> [Work item]:
Exactly reproduce the lines from the top of the entries below through the line containing "category: elephant", with both ends included.

Records contained in a dataset:
________________________________________

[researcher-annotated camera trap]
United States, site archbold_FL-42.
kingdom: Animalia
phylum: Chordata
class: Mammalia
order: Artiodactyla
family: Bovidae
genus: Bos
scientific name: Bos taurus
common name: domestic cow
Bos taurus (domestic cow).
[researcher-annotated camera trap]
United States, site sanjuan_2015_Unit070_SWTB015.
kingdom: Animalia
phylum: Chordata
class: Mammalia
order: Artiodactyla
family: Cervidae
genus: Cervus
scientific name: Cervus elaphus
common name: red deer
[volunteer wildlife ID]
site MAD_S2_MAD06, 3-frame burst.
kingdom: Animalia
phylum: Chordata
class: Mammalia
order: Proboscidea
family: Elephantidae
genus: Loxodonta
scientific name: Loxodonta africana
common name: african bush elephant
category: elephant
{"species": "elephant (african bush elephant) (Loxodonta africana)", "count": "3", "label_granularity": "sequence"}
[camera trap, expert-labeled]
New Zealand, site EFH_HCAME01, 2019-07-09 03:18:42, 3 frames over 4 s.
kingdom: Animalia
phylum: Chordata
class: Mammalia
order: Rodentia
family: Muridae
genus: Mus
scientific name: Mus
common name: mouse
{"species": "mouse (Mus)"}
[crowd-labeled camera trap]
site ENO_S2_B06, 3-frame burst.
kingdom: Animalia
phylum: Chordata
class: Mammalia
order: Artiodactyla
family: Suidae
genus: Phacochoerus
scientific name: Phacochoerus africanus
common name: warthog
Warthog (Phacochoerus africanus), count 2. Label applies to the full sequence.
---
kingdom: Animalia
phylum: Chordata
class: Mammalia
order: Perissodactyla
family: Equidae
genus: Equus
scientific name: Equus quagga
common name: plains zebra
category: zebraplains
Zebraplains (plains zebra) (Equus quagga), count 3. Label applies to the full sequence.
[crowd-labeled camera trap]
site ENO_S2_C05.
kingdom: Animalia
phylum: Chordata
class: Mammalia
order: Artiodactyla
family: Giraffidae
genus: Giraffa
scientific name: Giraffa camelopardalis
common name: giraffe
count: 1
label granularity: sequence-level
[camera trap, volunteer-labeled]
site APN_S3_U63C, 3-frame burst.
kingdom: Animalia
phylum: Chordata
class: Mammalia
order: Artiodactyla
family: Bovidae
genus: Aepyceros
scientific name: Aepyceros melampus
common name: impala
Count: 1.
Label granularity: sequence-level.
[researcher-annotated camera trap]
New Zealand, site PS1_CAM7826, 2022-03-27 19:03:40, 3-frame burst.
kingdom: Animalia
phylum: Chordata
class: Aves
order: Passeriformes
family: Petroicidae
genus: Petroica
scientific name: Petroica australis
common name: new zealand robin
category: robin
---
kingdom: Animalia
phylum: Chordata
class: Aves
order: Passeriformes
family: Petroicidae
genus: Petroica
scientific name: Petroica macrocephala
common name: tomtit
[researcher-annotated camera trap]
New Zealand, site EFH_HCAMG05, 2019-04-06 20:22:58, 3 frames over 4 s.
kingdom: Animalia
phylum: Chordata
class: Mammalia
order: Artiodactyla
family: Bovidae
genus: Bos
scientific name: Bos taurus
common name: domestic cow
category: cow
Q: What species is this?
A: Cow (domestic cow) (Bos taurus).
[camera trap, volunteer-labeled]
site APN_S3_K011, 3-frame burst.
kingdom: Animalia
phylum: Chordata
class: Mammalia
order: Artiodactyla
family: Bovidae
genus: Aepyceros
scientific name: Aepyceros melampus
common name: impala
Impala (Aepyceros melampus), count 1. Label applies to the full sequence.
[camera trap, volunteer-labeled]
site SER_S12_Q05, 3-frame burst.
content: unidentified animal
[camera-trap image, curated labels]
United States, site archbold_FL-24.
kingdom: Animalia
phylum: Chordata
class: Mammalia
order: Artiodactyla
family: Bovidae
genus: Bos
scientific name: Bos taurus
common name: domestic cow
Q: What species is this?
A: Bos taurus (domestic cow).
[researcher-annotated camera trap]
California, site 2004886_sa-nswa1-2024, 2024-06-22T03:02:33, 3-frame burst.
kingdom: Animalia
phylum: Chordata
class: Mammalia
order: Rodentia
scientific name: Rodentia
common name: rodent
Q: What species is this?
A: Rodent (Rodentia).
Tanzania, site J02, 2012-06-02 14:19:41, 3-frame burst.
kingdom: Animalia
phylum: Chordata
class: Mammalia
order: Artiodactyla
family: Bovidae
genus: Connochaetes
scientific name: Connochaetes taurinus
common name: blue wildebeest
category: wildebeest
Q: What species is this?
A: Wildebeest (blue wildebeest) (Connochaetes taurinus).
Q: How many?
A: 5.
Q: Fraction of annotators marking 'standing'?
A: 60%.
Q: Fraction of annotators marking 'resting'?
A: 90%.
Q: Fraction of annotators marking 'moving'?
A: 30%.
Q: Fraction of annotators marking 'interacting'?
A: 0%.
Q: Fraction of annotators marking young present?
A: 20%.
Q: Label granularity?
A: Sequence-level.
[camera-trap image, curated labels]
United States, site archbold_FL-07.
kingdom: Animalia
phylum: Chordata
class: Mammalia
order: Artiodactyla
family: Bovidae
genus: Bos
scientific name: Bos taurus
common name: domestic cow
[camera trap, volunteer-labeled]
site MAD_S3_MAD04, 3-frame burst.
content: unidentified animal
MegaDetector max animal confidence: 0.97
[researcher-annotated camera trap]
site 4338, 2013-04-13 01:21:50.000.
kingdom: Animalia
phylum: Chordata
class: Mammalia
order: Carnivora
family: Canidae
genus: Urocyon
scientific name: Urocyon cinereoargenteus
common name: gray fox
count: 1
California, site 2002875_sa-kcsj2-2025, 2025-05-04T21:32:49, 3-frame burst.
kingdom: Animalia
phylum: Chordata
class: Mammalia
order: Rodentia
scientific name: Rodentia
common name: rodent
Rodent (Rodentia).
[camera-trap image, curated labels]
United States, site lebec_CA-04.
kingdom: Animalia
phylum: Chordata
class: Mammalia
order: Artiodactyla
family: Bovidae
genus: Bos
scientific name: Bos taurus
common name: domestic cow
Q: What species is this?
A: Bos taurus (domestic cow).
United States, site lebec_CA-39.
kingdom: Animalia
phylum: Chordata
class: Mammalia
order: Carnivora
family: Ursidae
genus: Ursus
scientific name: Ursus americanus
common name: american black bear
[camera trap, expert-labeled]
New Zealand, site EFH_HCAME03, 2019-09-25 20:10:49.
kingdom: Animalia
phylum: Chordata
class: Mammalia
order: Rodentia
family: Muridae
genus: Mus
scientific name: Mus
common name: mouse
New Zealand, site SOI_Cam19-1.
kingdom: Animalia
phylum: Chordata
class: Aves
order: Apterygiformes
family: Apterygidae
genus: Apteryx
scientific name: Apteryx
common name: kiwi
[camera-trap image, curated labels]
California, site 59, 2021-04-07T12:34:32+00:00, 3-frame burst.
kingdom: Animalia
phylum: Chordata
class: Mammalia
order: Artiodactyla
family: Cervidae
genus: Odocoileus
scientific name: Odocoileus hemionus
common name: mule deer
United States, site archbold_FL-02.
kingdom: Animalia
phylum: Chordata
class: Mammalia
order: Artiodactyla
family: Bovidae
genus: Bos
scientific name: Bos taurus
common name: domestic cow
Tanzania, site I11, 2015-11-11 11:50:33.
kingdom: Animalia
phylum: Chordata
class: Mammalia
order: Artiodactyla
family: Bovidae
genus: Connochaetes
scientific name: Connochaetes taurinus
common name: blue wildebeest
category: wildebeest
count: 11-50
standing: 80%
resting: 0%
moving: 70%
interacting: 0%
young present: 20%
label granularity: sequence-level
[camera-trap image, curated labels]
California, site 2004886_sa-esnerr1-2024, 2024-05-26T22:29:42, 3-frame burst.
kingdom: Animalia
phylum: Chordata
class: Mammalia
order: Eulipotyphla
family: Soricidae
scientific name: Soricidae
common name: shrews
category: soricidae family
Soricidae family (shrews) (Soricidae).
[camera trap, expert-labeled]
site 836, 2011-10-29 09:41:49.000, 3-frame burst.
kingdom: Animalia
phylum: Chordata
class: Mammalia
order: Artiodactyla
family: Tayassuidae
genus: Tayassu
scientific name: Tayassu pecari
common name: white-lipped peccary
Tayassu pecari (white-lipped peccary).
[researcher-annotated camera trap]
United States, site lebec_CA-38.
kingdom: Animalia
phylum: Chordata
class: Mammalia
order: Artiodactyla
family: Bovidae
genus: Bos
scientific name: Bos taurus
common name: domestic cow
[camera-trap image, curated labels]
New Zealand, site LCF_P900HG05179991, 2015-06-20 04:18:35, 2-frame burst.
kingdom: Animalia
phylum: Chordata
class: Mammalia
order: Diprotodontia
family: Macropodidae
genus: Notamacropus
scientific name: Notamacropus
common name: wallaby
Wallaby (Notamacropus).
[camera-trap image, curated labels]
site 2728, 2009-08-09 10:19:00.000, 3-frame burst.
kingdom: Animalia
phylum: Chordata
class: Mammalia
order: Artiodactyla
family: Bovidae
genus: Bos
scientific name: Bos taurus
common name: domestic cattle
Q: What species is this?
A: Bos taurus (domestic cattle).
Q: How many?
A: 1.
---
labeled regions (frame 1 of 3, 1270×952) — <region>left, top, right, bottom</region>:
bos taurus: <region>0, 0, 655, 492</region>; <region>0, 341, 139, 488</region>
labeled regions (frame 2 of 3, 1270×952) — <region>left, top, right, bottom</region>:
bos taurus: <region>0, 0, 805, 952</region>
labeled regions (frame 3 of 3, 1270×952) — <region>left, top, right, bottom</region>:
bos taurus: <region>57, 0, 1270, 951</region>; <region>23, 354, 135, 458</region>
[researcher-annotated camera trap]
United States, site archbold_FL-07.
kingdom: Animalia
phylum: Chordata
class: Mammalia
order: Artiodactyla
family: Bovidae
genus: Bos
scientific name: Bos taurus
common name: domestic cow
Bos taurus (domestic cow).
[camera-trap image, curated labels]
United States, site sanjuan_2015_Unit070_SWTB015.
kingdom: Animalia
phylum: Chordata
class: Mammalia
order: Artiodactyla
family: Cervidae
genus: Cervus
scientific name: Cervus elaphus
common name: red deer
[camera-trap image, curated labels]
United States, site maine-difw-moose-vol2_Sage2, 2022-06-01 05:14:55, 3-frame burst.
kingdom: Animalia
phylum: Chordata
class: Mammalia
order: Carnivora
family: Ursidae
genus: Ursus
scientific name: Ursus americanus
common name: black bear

________________________________________

> [Solution below]:
[researcher-annotated camera trap]
United States, site archbold_FL-42.
kingdom: Animalia
phylum: Chordata
class: Mammalia
order: Artiodactyla
family: Bovidae
genus: Bos
scientific name: Bos taurus
common name: domestic cow
Bos taurus (domestic cow).
[researcher-annotated camera trap]
United States, site sanjuan_2015_Unit070_SWTB015.
kingdom: Animalia
phylum: Chordata
class: Mammalia
order: Artiodactyla
family: Cervidae
genus: Cervus
scientific name: Cervus elaphus
common name: red deer
[volunteer wildlife ID]
site MAD_S2_MAD06, 3-frame burst.
kingdom: Animalia
phylum: Chordata
class: Mammalia
order: Proboscidea
family: Elephantidae
genus: Loxodonta
scientific name: Loxodonta africana
common name: african bush elephant
category: elephant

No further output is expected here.